倉吉は、美しい少女に深くお礼をいうと、家に帰り教えられたとおりに、毎日米を三粒ずつやりますと、三粒のふんをしました。
やがて、月日がたつにしたがって倉吉の家は富み、栄えその地方きっての長者となりました。
ところが倉吉は考えました。
一日三粒の黄金よりも一年分、数年分を一度に得る方法はないものか、
一度に巨萬の富を得て大長者になれる、それには米をたくさん食べさせることだと、
倉吉は早速一升ますにいっぱいの米を駒に食べさせました。
ところがどうしたことか駒は勇みたち 「ひひーん」 と、いななくと、大空へ飛び去ってしまいました。

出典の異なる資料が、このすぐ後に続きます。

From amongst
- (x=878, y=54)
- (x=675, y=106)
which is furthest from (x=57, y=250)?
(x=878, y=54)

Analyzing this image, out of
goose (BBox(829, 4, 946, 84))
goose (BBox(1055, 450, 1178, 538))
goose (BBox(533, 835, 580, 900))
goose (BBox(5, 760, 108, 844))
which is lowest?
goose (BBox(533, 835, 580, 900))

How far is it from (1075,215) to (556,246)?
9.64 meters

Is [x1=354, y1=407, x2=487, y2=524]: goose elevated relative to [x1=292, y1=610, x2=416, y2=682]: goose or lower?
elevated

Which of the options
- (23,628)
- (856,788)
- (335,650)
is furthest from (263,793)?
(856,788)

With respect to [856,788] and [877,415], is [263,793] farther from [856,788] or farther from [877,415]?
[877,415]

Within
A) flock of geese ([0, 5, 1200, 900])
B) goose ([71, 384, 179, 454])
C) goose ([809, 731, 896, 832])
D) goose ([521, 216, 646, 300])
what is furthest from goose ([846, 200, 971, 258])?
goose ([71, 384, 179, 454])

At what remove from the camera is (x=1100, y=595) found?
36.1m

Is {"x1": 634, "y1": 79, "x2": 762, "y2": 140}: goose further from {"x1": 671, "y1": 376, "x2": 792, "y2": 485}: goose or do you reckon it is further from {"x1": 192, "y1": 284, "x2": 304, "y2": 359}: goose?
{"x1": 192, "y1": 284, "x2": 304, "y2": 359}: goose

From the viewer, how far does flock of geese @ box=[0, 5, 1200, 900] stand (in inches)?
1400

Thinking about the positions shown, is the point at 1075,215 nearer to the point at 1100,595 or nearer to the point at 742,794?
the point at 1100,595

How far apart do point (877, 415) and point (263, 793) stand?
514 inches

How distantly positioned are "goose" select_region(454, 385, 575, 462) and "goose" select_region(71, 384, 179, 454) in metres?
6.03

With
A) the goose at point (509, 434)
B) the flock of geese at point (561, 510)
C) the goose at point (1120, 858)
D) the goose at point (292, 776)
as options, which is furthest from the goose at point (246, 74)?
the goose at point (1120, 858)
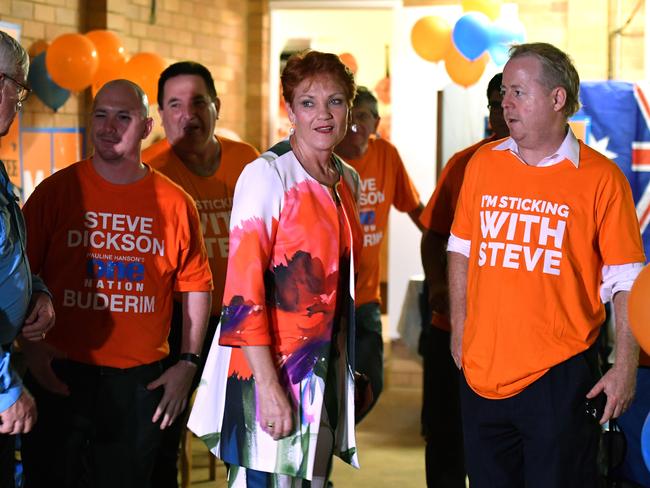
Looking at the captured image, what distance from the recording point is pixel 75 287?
2.81m

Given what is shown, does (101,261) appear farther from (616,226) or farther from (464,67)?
(464,67)

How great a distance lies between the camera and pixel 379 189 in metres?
4.49

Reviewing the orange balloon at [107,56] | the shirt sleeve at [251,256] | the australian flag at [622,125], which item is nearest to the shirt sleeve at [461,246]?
the shirt sleeve at [251,256]

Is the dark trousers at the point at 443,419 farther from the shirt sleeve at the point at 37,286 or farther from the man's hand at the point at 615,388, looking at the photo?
the shirt sleeve at the point at 37,286

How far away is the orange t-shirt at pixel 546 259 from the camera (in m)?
2.56

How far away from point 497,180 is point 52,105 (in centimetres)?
336

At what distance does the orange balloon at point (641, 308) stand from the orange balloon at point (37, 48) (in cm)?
380

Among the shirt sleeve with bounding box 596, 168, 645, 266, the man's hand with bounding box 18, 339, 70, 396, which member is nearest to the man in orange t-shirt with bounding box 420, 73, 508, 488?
the shirt sleeve with bounding box 596, 168, 645, 266

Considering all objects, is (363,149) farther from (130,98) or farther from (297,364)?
(297,364)

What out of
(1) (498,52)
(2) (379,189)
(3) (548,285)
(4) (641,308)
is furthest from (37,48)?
(4) (641,308)

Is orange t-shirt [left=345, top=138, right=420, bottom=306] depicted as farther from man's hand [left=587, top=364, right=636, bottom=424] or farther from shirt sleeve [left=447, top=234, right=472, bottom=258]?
man's hand [left=587, top=364, right=636, bottom=424]

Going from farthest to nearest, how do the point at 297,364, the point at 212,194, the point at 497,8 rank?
the point at 497,8, the point at 212,194, the point at 297,364

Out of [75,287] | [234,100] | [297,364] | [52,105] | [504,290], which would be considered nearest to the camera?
[297,364]

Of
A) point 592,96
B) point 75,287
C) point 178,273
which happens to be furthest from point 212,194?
point 592,96
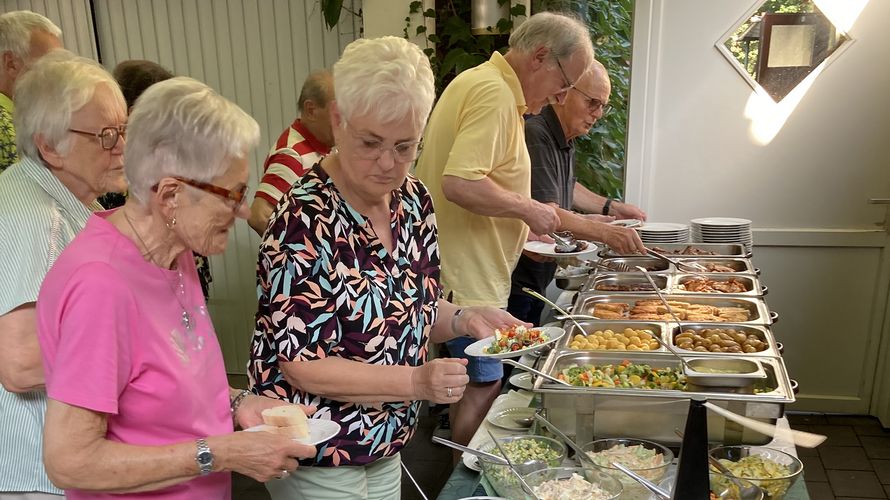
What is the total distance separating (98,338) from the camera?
933mm

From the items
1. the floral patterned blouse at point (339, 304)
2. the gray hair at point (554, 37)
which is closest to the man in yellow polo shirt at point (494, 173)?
the gray hair at point (554, 37)

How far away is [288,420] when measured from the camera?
3.72ft

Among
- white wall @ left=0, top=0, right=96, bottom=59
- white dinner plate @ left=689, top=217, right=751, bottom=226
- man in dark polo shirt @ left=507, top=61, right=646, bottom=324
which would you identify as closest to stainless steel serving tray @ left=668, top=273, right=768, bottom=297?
man in dark polo shirt @ left=507, top=61, right=646, bottom=324

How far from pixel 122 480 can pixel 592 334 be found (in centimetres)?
133

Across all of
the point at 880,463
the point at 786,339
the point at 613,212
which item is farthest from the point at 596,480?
the point at 786,339

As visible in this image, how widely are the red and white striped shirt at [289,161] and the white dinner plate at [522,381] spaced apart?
116 centimetres

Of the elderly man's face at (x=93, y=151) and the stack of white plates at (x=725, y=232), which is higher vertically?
the elderly man's face at (x=93, y=151)

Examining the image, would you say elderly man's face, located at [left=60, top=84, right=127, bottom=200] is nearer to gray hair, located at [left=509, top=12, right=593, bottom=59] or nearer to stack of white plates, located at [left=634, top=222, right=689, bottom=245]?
gray hair, located at [left=509, top=12, right=593, bottom=59]

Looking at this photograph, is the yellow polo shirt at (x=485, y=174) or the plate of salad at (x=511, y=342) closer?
the plate of salad at (x=511, y=342)

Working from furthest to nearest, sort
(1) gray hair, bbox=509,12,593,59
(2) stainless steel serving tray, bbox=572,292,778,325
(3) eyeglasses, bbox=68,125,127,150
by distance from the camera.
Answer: (1) gray hair, bbox=509,12,593,59, (2) stainless steel serving tray, bbox=572,292,778,325, (3) eyeglasses, bbox=68,125,127,150

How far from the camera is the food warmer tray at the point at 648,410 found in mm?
1342

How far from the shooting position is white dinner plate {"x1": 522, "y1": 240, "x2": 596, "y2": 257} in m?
2.45

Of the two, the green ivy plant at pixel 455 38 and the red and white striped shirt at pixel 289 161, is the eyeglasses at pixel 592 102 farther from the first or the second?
the red and white striped shirt at pixel 289 161

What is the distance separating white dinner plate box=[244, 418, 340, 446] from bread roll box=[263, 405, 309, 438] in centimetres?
1
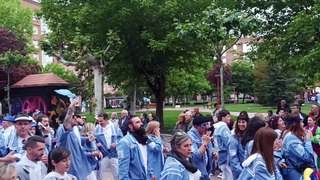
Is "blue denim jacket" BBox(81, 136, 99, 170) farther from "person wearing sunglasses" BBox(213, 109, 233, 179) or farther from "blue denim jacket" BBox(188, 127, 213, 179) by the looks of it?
"blue denim jacket" BBox(188, 127, 213, 179)

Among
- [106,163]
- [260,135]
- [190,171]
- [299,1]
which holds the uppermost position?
[299,1]

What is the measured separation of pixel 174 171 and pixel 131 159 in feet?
6.88

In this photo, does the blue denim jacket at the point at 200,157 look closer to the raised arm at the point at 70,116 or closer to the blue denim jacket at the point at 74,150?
the raised arm at the point at 70,116

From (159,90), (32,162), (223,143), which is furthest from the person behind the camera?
(159,90)

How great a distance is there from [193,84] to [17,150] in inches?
2370

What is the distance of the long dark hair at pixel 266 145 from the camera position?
4.68 m

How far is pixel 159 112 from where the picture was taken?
90.9ft

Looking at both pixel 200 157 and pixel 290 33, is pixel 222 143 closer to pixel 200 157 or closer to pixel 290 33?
pixel 200 157

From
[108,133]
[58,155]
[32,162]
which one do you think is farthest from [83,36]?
[58,155]

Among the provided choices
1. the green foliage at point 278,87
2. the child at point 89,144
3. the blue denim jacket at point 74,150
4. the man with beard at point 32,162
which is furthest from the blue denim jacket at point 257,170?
the green foliage at point 278,87

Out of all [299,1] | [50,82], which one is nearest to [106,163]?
[299,1]

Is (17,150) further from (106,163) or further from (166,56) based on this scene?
(166,56)

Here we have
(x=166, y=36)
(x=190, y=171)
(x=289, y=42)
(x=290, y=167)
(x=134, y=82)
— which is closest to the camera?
(x=190, y=171)

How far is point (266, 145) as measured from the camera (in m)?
4.73
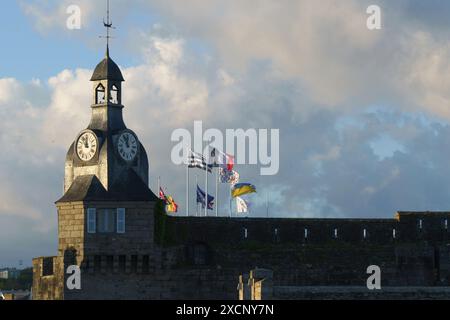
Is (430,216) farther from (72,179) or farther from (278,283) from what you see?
(72,179)

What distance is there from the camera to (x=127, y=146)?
102000 mm

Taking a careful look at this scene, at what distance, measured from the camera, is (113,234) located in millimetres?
100250

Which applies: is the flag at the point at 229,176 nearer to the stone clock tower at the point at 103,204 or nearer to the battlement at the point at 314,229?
the battlement at the point at 314,229

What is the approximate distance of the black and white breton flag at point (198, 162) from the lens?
107 m

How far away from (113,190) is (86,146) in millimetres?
3774

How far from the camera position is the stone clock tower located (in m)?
100

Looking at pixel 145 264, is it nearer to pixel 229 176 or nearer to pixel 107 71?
pixel 229 176

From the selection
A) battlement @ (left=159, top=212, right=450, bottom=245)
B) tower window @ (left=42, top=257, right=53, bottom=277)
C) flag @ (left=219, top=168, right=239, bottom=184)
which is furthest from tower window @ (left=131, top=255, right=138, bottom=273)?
flag @ (left=219, top=168, right=239, bottom=184)

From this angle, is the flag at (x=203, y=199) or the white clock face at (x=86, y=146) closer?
the white clock face at (x=86, y=146)

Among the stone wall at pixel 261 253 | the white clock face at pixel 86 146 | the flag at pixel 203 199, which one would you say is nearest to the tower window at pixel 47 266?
the stone wall at pixel 261 253

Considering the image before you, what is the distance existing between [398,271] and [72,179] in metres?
22.9

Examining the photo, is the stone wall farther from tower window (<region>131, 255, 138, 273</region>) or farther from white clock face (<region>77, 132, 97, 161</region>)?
white clock face (<region>77, 132, 97, 161</region>)

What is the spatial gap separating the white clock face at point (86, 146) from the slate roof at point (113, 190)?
141 cm
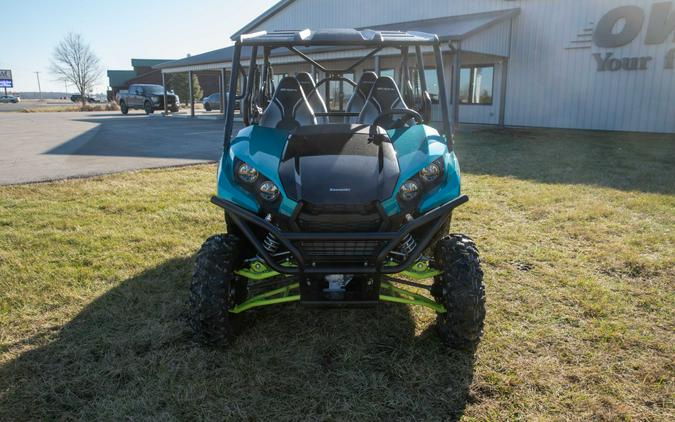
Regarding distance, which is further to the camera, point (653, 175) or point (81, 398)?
point (653, 175)

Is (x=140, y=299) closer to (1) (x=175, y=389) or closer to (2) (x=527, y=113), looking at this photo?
(1) (x=175, y=389)

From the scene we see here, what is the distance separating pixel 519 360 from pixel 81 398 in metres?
2.33

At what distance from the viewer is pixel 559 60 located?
16312mm

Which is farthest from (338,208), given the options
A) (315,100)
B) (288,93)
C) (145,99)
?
(145,99)

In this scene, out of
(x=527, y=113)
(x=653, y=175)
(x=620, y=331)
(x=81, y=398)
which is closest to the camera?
(x=81, y=398)

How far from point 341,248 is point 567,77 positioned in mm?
16208

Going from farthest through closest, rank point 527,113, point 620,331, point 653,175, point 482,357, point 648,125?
point 527,113
point 648,125
point 653,175
point 620,331
point 482,357

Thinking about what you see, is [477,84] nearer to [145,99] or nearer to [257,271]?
[257,271]

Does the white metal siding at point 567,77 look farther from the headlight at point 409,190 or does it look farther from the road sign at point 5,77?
the road sign at point 5,77

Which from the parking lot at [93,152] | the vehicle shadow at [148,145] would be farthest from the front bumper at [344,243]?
the vehicle shadow at [148,145]

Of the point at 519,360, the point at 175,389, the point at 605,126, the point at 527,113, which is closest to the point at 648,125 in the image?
the point at 605,126

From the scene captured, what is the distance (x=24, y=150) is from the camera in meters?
11.7

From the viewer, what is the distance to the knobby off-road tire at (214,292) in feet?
9.00

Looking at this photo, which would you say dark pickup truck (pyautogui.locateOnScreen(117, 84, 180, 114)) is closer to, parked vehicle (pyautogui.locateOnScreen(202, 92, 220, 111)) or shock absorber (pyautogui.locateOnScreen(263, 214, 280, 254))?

やがて倉吉の家は、あとかたもなく亡びてしまいました。
それからしばらくすぎたころ、更科の荘のお百姓が、ある日一人で馬草を苅ろうと、山に入りました。
ところが、山のいただきに光かがやくのを見て、登ってみれば馬頭観音の尊像がありました。
お百姓は、家に帰ると村人にことのあらましを話しました。
更科の荘の村長は、村人と相談して、その山を厩嶽山と名づけお堂を建てて馬頭観音像をまつりました。
昔は、旧六月十六日の祭りになると、
会津地方のお百姓は、馬をつれて、源橋口・熊倉口・常世口から登り参詣をしました。